BmFwInitializeBootDirectoryPath invokes BlpDeviceOpen (with first parameter set to a quite empty Winload boot disk structure, that contains the boot partition GUID) to open the target disk boot partition device. BlpDeviceOpen raises a large call chain that finally transfers the control to PartitionFirmwareOpen. This last procedure uses the LocateHandle EFI boot service to locate all handles that implement the Block I/O interface. For each of the identified handles, its Device path interface is obtained with EfiOpenProtocol. In the Device path interface resides partition GUID. The Partition GUID is compared with the start-up device GUID, if two GUIDs match, then a Bootmgr partition entry is created with the PartitionFwpCreateDeviceEntry function. Bootmgr indeed manages each of the system I/O devices, creating an associated internal structure.
Now Bootmgr has a proper boot partition connection (GUID, EFI handle pair) and the feeds read and write I/O to its File system code. We have just seen how read and write is implemented (keep in mind that, as stated before, all this code is shared between Winload and Bootmgr).
The difficult of this job is to understand how Windows identifies the EFI handle of the Physical boot disk. The algorithm used is quite complex. We provide here a summary description.

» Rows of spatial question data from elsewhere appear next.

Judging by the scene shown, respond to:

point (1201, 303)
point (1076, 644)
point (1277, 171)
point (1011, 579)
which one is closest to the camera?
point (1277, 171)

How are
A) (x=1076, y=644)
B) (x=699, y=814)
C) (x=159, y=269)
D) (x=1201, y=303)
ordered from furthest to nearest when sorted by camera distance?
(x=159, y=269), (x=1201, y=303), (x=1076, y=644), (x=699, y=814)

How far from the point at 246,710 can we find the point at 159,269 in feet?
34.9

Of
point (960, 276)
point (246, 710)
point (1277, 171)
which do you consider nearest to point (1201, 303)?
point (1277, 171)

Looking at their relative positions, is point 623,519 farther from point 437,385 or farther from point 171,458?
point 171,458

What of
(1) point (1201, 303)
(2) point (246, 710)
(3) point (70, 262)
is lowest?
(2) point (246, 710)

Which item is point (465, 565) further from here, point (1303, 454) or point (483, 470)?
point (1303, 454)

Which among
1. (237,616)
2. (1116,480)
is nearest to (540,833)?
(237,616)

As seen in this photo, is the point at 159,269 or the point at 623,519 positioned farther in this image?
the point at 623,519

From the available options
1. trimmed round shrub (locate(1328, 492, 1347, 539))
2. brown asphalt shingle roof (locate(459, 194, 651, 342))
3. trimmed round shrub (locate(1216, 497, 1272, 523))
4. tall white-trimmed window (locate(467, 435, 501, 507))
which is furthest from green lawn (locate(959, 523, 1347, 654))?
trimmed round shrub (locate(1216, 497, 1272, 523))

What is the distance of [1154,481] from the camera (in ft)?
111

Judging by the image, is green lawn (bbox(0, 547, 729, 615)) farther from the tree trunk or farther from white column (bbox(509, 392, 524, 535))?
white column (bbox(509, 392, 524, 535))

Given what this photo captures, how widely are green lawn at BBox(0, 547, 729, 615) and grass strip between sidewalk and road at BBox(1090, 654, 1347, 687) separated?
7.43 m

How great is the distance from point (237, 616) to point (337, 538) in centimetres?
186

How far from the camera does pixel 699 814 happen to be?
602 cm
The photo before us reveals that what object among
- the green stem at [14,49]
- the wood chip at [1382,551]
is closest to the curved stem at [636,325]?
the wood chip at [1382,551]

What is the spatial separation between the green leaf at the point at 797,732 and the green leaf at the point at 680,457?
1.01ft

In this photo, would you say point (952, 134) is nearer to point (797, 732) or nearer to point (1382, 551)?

One of the first thing Winload does at its early stage is to initialize the physical disks, just after the Bootmgr has released the control. BlpEdriveInitializeContext calls SecCmdFirmwareOpen, that uses DiskOpen to proper identify the physical disk. The Physical disk GUID is now available because Bootmgr has already obtained it from the BCD hive (Winload BCD object). Here starts the Windows algorithm used to identify the proper EFI Handle. The Algorithm starts enumerating each of the EFI handles that implement the Block I/O protocol. For each handle found, Winload constructs its own management data structure with BlockIoEfiCreateDeviceEntry .
This procedure opens the Device path interface of the EFI handle, it allocates enough buffer and it compiles a structure with some device data (like block size, first and last addressable LBA and so on). Then it retrieves the device information with BlockIoEfiGetDeviceInformation. This is the key of algorithm. The last node of the device handle path is obtained (EfiGetLeafNode function) and analysed: whether it is a Messaging node type, Winload tries to get one of its direct child handles. If it succeeds, it will analyse the child device path leaf node. If the node results to be a media path type then Winload has found one physical hard disk device: it closes the child handle and it reads the GPT partition table from the original EFI Handle. The GPT partition table contains the Disk GUID in its header (LBA 1), as stated in this document: http://en.wikipedia.org/wiki/GUID_Partition_Table.
BlockIoGetGPTDiskSignature obtains the GUID and stores it in the device associate data structure. In the end, when control returns to DiskOpen, the Winload compares the new GUID with the searched disk device GUID and, if these two match, it returns STATUS_SUCCESS to its caller, otherwise it proceeds with the next entry. If no disk is found, it returns STATUS_NO_SUCH_DEVICE.
When this process is done at least one time for each EFI devices, the Winload doesn’t redo, because it stores each created device structure hash in a global Hash table (updated with BlHtStore function).
Through this analysis we have now understood how the Windows start-up code manages the disk I/O. We have pinpointed that only the UEFI services are used to read and write from Boot and System devices. This is one of the reasons that explain why Bootmgr and Winload files are platform dependent (there are different versions for different platforms).